PASSAGE TO READ:
Friday, June 8, 2007

Love Alone: the marriage of Theology and Aesthetics

Sunday I'll be walking the parishoners of St. Marks' through some rudimentary tidbits of Balthasar's scheme, such as the analogia entis and his book Love Alone as a bitesized version of his Herrlichkeit, The Glory of the Lord. I photocopied a couple pages and the conclusion today in preparation for the class. As I did so, I was struck, as so often before, by the sheer volume of Balthasar's corpus, and briefly by the futility in presenting Balthasar's project in 45 minutes. But what I like in time and comprehensiveness, I believe I'll make up in ambition and excitement.

Love Alone itself is nicely structured and lends itself to a quick presentation; although, maybe not 45 minutes-quick... The layout is simple:
I. What is the core, essential aspect of Christianity? "What is specifically Christian about Christianity?"
A. Not its cosmology
B. Not its anthropology
C. Rather, "God's message is theological, or better theo-pragmatic. It is an act of God on man; an act done for and on behalf of man--and only then to man, and in him. It is of this act that we must say: it is credible only as love--and here we mean God's own love, the manifestation of which is the manifestation of the glory of God." (7-8) And so, Balthasar here inextricably links soteriology and aesthetics via Revelation.

...just as in love I encounter the other as the other in all his freedom, and am confronted by something which I cannot dominate in any sense, so in the aesthetic sphere, it is impossible to attribute the form which presents itself to a fiction of my imagination. In both cases the 'understanding' of that which reveals itself cannot be subsumed under categories of knowledge which imply control. Neither love in the freedom of its gratuitousness, nor beauty; since it is disinterested, are 'products'--least of all of some person's need. To reduce love to the level of a 'need' would be cynicism and egoism; only when the pure gratuity of love has been recognized can one speak of it in terms of fulfillment. To dissolve the magic of beauty into some 'truth' that lies behind or beyond the appearance, is to banish beauty altogether and simply shows that its specific quality has never been felt. (45)

...even in nature eros is the chosen place of beauty. The object we love--no matter how deeply or superficially--always appears wonderful and glorious to us; and objective glory attracts the beholder only by being some sort of eros--which can be appreciated deeply or only superficially. The two related poles were surpassed in Revelation where the divine Logos descended to manifest and interpret himself as love, as agape, and therein as the Glory.

9 comments:

Scott Williams said...

Could you comment on the last sentence a bit?

BRIEF 1: List every word that the blog post on Balthasar's Love Alone puts in single quotation marks.
BRIEF 2: Pick up the blog post on Balthasar's Love Alone after its last sentence and carry it on.
The lines that come next are from a different source.

RECORDED DATA:
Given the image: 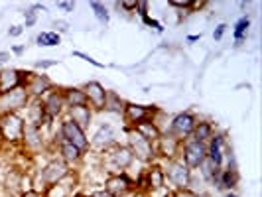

EXPECTED ANSWER 1: 'understanding', 'products', 'need', 'truth'

EXPECTED ANSWER 2:
Somehow the way he described 'truth' had a peculiar sense about it? Perhaps, some remark about 'cold reason'--i.e. a person who aims to know the truth and express it w/o also loving that of whom the truth indicates?

Scott Williams said...

apologies for the odd syntax in the last sentence above.

Cynthia R. Nielsen said...

It is always nice to meet another Balthasar fan. I am adding you to my blogroll.

Cheers,
Cynthia

Janet leslie Blumberg said...

"Cold truth" has been our own modern invention, hasn't it? At least for my medieval and renaissance writers (or for the Greeks) "truth" was a lady on a high hill, Beatrice, bearer of grace, and so self-validating (if true), like prophetic critique, by taking the top of our heads off, by remaking us as its "lover," by changing and transfiguring us into its friends. The sheer brilliance of H. U. von B in (re)connecting eros and glory with truth, through basically our depth experiences of esthetic beauty, just blows me away. Thanks so much for putting this on your blog, Dan. Encore! Encore!

Scott Williams said...

Janet: There are counter-examples ... theologians can indeed do orthodox theology and not do it with love. There can be an objective correctness which may or may not co-occur with loving God. I say this out of experience; I work in the vast details of medieval trinitarian theology-- I may not always have my heart in it, and I may even be talking about the blessed Trinity without love in my heart at the time, and yet I may be saying some orthodox and even 'wise', though without a 'for me' voice. So, based on this experience, I think it possible for orthodox theology without love of God. I do however, think that there are strategies for the lover of God to employ when articulating this truth that literally performs 'more truth', or rather, wills the truth (rather than just knowing it) because it is good.

D. W. McClain said...

First off, thanks to everyone for sticking with us here. Scott, from our shared readings of Ricouer you might remember PR's use of the categories of manifestation and proclamation for religious events: proclamation is the verbal communication, whereas manifestation is preverbal. But I think what Balthasar is driving at here is not whether the theologian is "loving" (although I think he'd affirm that too), but that we have a choice about that which is the center of the theology, whether that be a cosmology, an anthropology, or the glorious self-revelation of God through the loving incarnation, death, and resurrection of Christ his son.

Scott Williams said...

Dan: I don't disagree with your conclusion, but I'm not clear (yet) on what precedes it. How should we take 'pre-verbal'? Does it mean something like 'mental language' (i.e. concepts which are a foundation for a natural language, e.g. English), or rather, an _act_ of intellect (i.e. an occurent thought), whether intuitive and abstractive? I think Scotus would say in general in this life the wayfarer can have abstractive knowledge based on natural and revealed knowledge, and unmediated intuitive knowledge in the beatific vision in the life to come.

D. W. McClain said...

No, Ricoeur's position, which is not really the topic of this post, is simply that there are events, instances on this side of heaven that happen to us that are unmediated, or not purely mediated by language. see Figuring the Sacred for his defense of this. But, let me leave it at this, if you don't adopt something like this, then the aesthetic will always be subordinated to the linguistic - a position held by most deconstructionists/post-structuralists as far as I can tell.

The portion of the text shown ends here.